Work instruction | Leave out the pictures and restate every entry word for word.

-------- Material to process

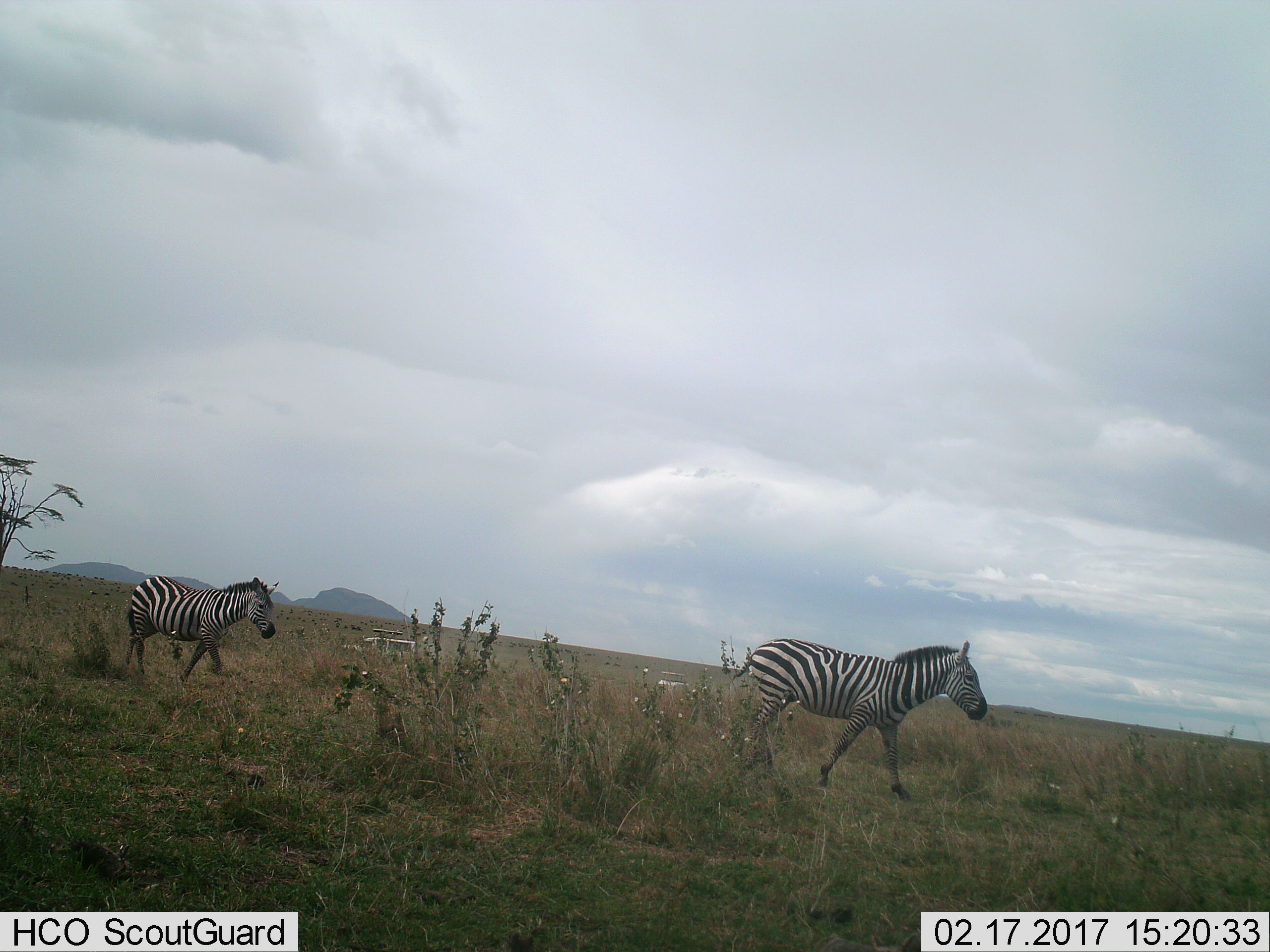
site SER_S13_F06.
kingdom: Animalia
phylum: Chordata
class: Mammalia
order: Perissodactyla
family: Equidae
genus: Equus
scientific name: Equus quagga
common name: plains zebra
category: zebraplains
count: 2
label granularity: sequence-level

----------------

Answer to this exercise |
site SER_S13_F06.
kingdom: Animalia
phylum: Chordata
class: Mammalia
order: Perissodactyla
family: Equidae
genus: Equus
scientific name: Equus quagga
common name: plains zebra
category: zebraplains
count: 2
label granularity: sequence-level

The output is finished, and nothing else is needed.